AT A GLANCE
Apache Chukwa is an open source data collection system for monitoring large distributed systems. Chukwa is built on top of the Hadoop Distributed File System (HDFS) and Map/Reduce framework and inherits Hadoop’s scalability and robustness. Chukwa also includes a toolkit for displaying, monitoring and analyzing results to make the best use of the collected data.
Roughly the Chukwa story is:
- Get data to the centralized store, and do periodic near-real-time analysis.
At the same level of granularity, the Flume story is:
- Reliably get data to the centralized store, enable continuous near real-time analysis, and enable periodic batch analysis.
1) Architecture and Near-realtime.
- Chukwa’s near real-time == minutes
- Flume’s near real-time == seconds (hopefully milliseconds).
Both systems have a agent-collector topology for nodes. Architecturally,
Chukwa is a batch/minibatch system. In contrast, Flume is designed
more as a continuous stream processing system.
Flume’s reliability levels are tunable, just pick the appropriate sink
to specify the mode you want to collect data at. It offers three
levels — best effort, store+retry on failure, and end-to-end mode
that uses acks and a write ahead log.
AFAICT Chukwa is best effort from agent to collector, writes to local
disk at the pre-demux collector, and then finally becomes reliable
when written to hdfs. This seems stronger than scribe’s reliability
mechanisms (equiv to Flume’s Store on failure), but weaker than
Flume’s end-to-end reliability mode (write ahead log and acks).

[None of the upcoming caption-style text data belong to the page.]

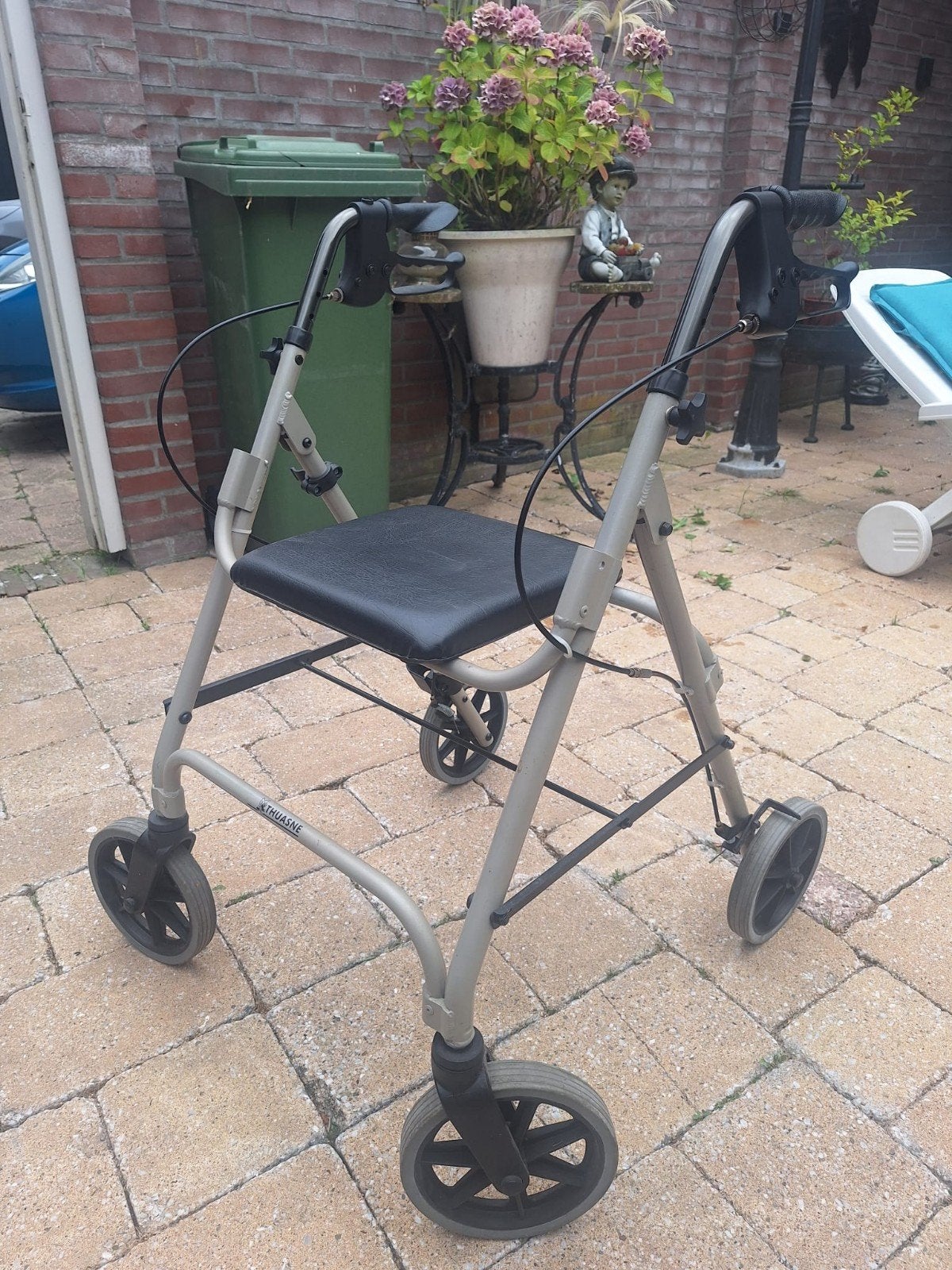 rollator, Diversen, Rollators, Ophalen, Gebruikt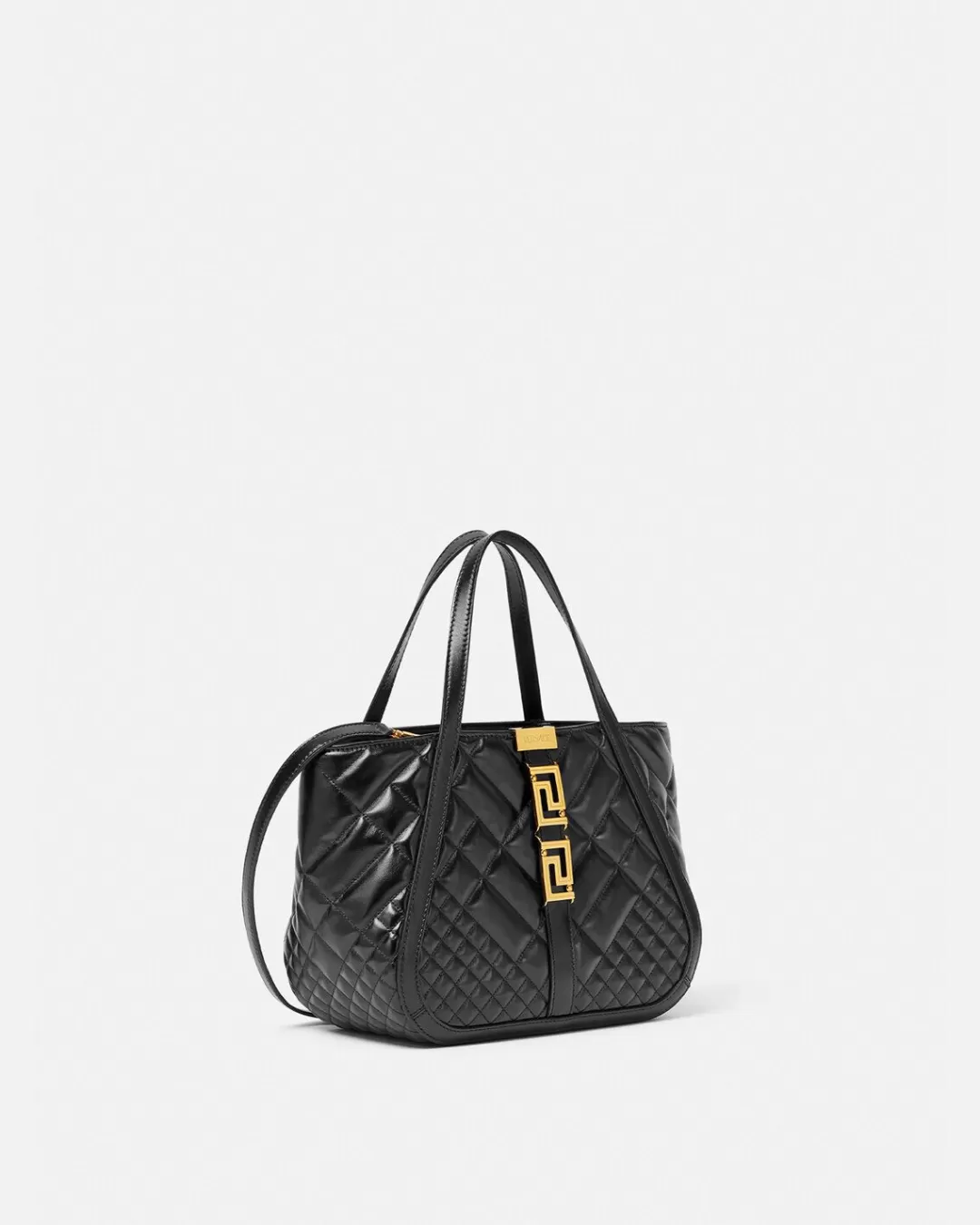 Greca Goddess Tote Bag*Versace Outlet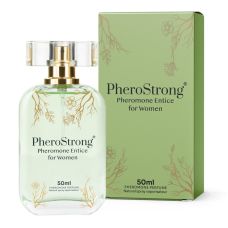 Феромони жіночі PheroStrong pheromone Entice for Women 50 мл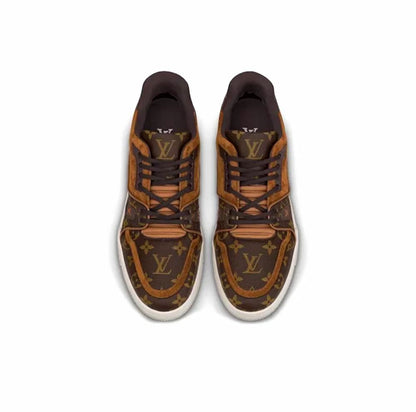 LOUIS VUITTON TRAINER SNEAKERS   LSVT95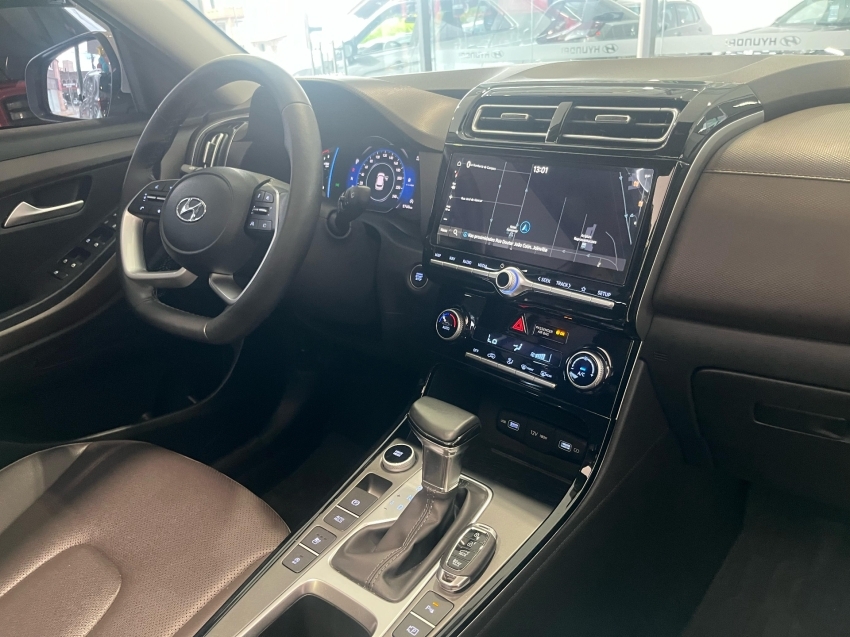 hyundai creta 1.0 tgdi flex platinum safety automatico 2025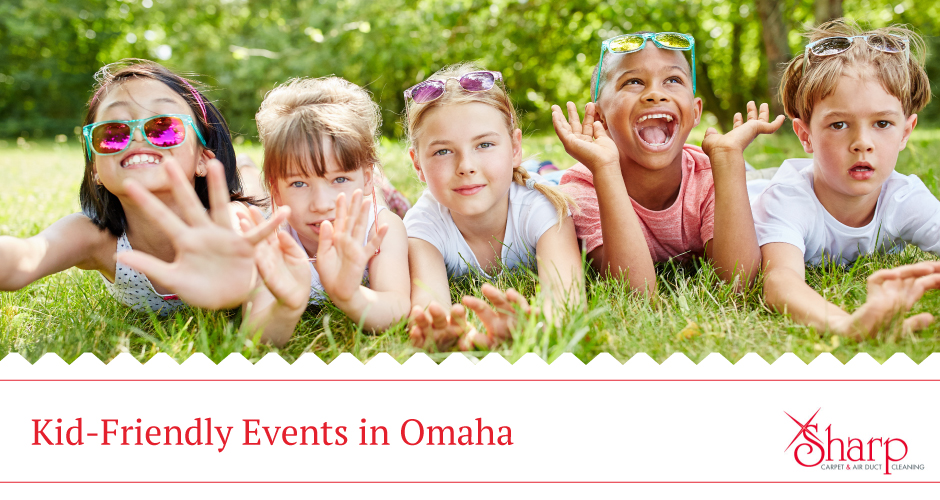 "Kid-Friendly Events in Omaha"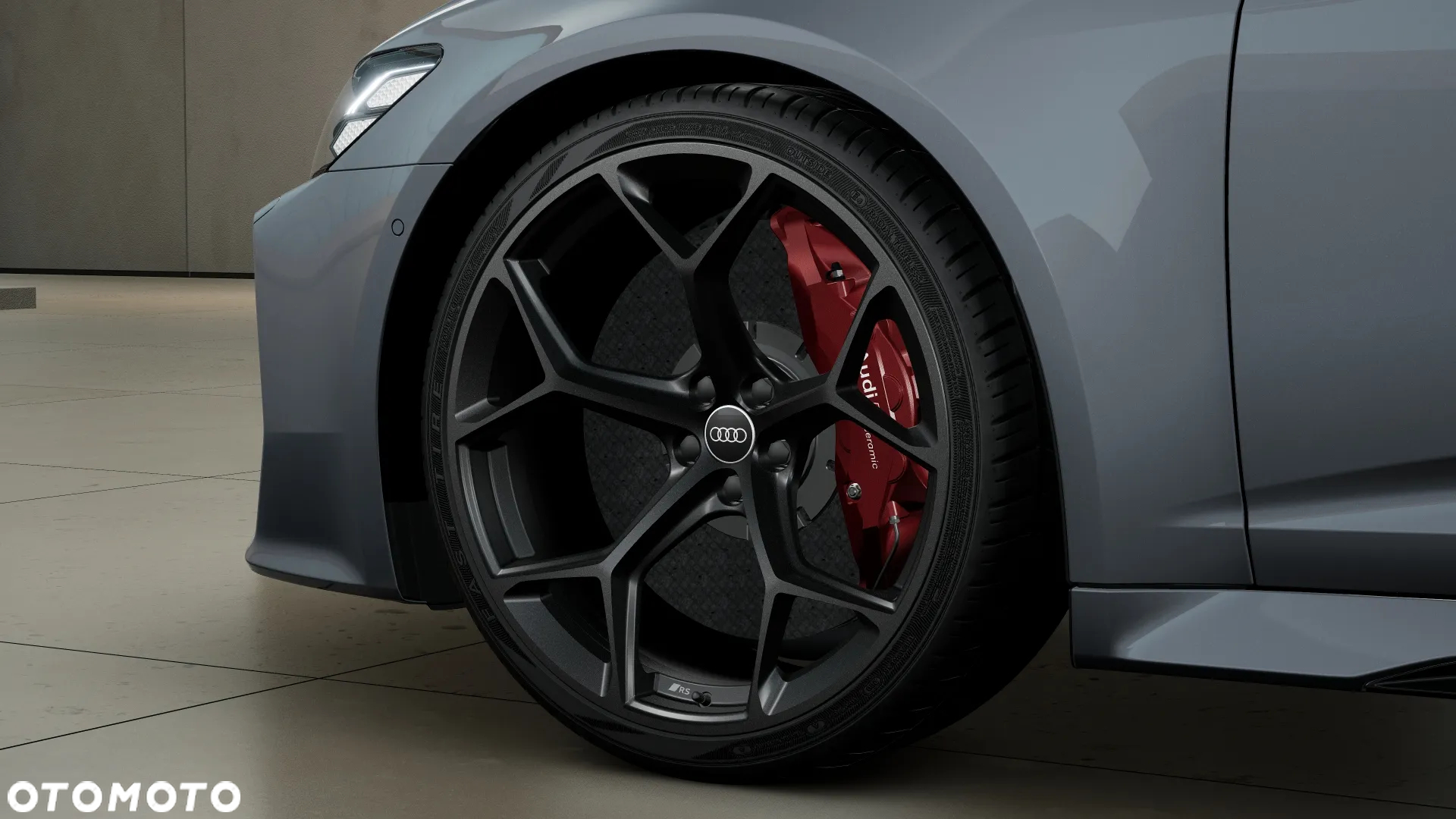Audi RS6 Avant 4.0 TFSI quattro tiptronic performance - 6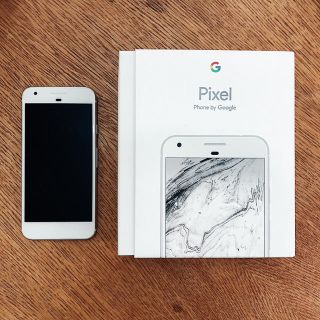 アンドロイド(ANDROID)のPixel 32GB(スマートフォン本体)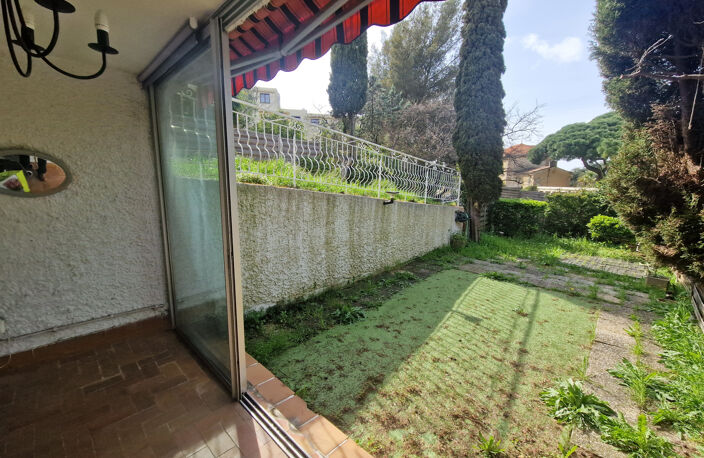 Appartement style Maison de ville avec jardin Toulon Cap Brun — photo 5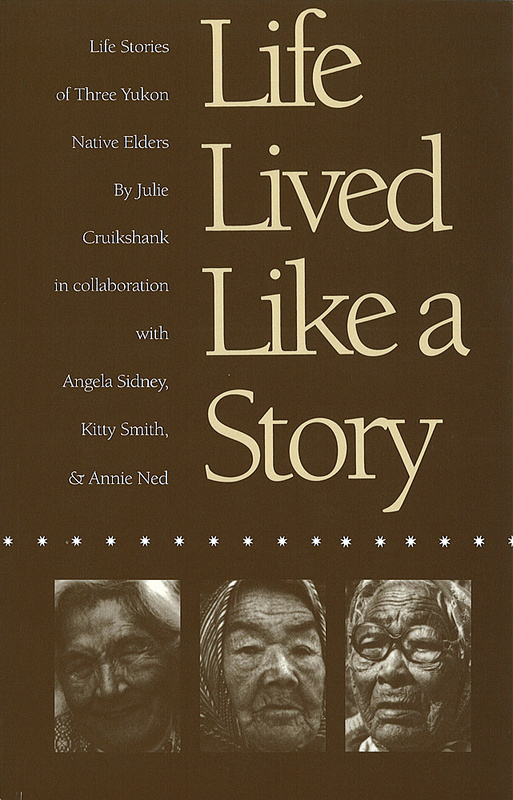 Book cover for Life Lived Like a Story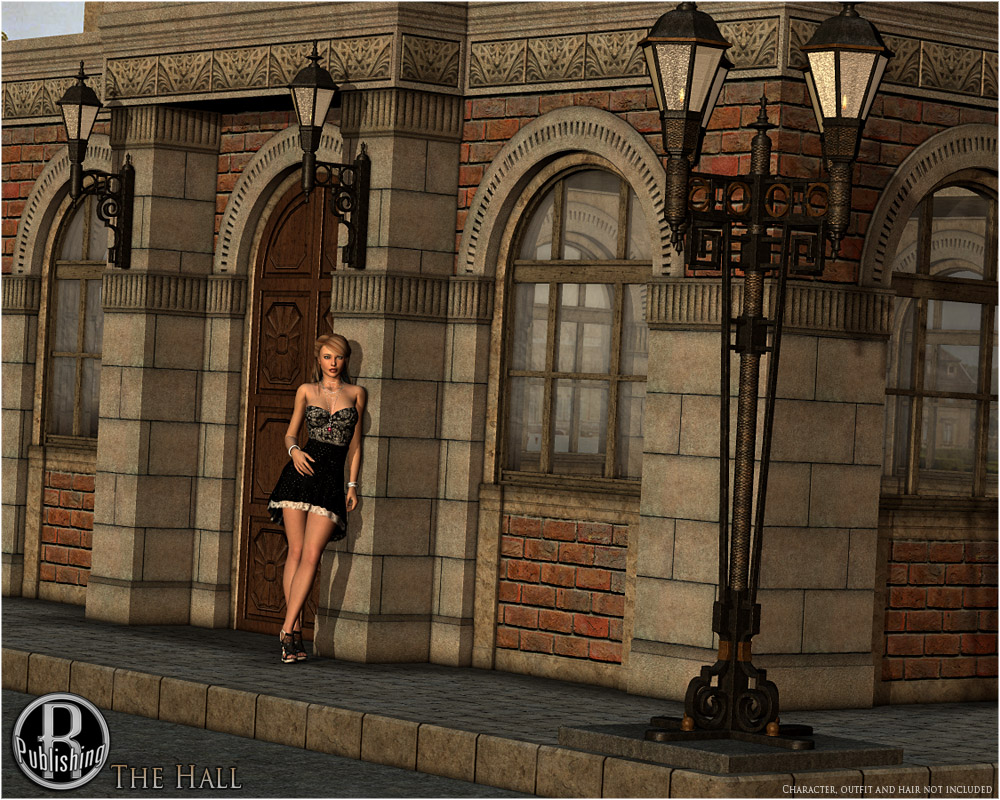 The Hall by N/A
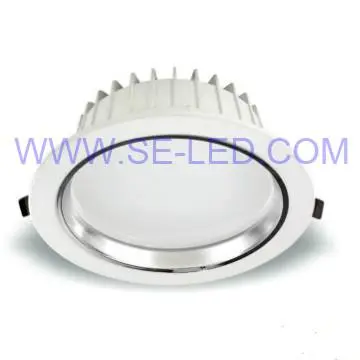 12pcs*1W 5inch Recessed  with High Effeciency LED Down Lighting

Flume just requires the deployment of a master (or set of masters) and
nodes. It then provides a centralized management point that allows
you to configure nodes dynamically, and to reconfigure the data flow
Chukwa’s deployment story is restrictive and more complicated than
Flume’s. It only supports a agent/collector topology. Despite this
restriction, it requires the depoyment of more different programs than
flume — agents, collectors, a console daemon. For Chukwa to work as
intended, it also has dependencies on a hadoop cluster (both hdfs and
mapreduce) and a MySQL database.
Cloudera packages Flume as part of its distribution of Hadoop and will
provide commercial support for users of the system.